PARIS (Reuters) – France’s highest court, the Cour de Cassation, on Tuesday upheld a decision by investigative magistrates in 2018 to drop an investigation into the killing of Rwanda’s then president in 1994, which triggered a genocide.
Hutu politician Juvenal Habyarimana died in April 1994 when his plane was downed near Kigali airport by rockets.
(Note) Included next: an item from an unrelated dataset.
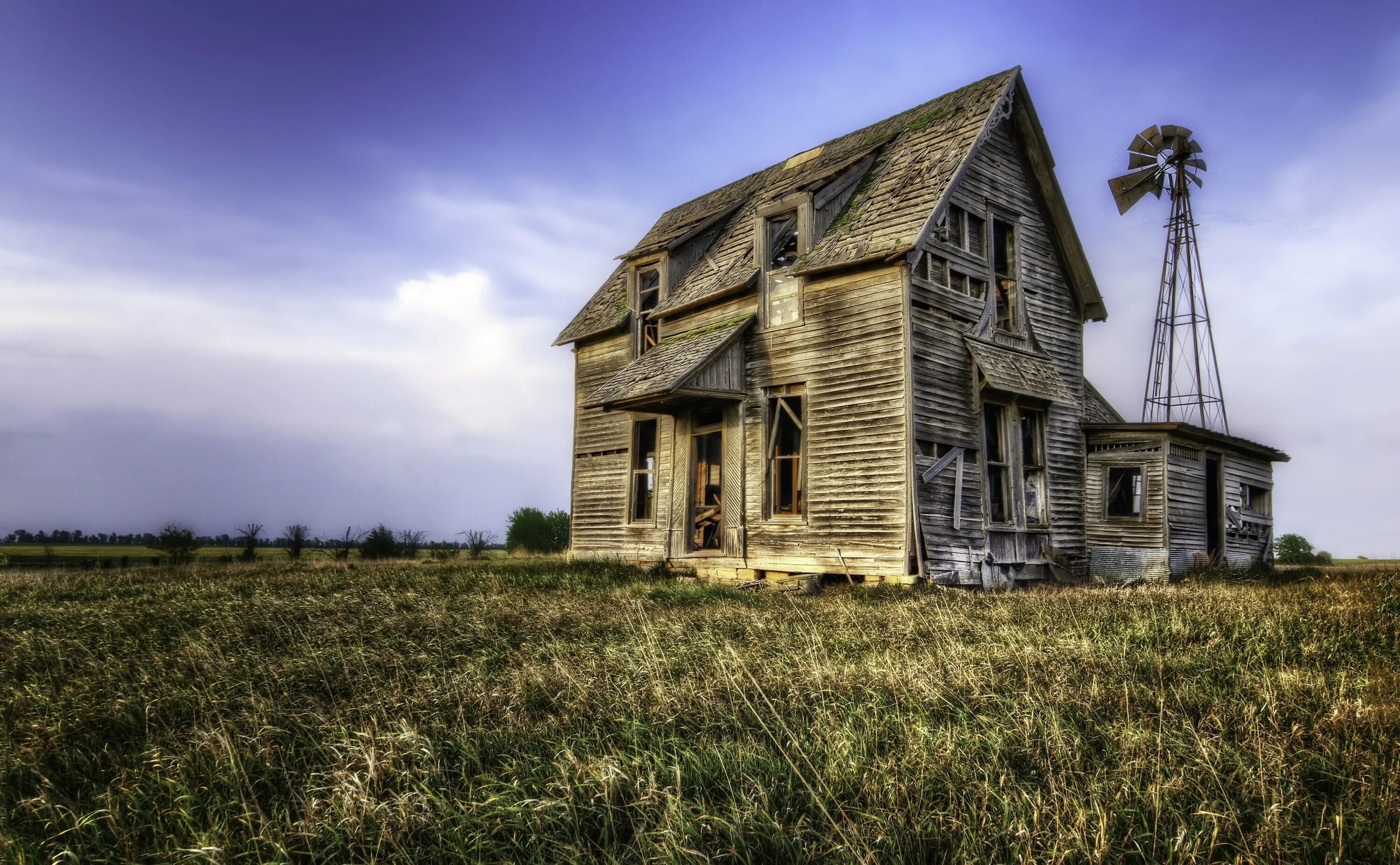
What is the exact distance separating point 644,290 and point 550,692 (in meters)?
16.0

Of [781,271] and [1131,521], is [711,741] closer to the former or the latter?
[781,271]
His killing sparked 100 days of violence in Rwanda, mainly by Hutus against minority Tutsis and moderate Hutus, in which some 800,000 people were slaughtered.
France launched an investigation in 1998 into the role of Rwandan government officials in the killing after pressure from relatives of the French flight crew who also perished.
In a written ruling, the court cited the questions remaining on the identity of those responsible and inconsistencies in testimonies accusing members of the Tutsi-led Rwandan Patriotic Front of carrying out the attack.
An inquiry by Rwandan President Paul Kagame’s government said the missile that brought down the jet had been fired from an army camp controlled by Hutus.
International investigators, however, have been unable to determine whether the perpetrators were close to the Rwandan government at the time, or to the opposition Rwandan Patriotic Front which put an end to the genocide and took power.
France’s opening of the judicial process against Rwandan officials and accusations by the post-genocide Rwandan administration that France was complicit in the massacres damaged relations between the countries for several years.
Relations have improved during President Emmanuel Macron’s presidency.
Last year Macron travelled to Kigali where he recognised his country’s role in the genocide and said he hoped for forgiveness.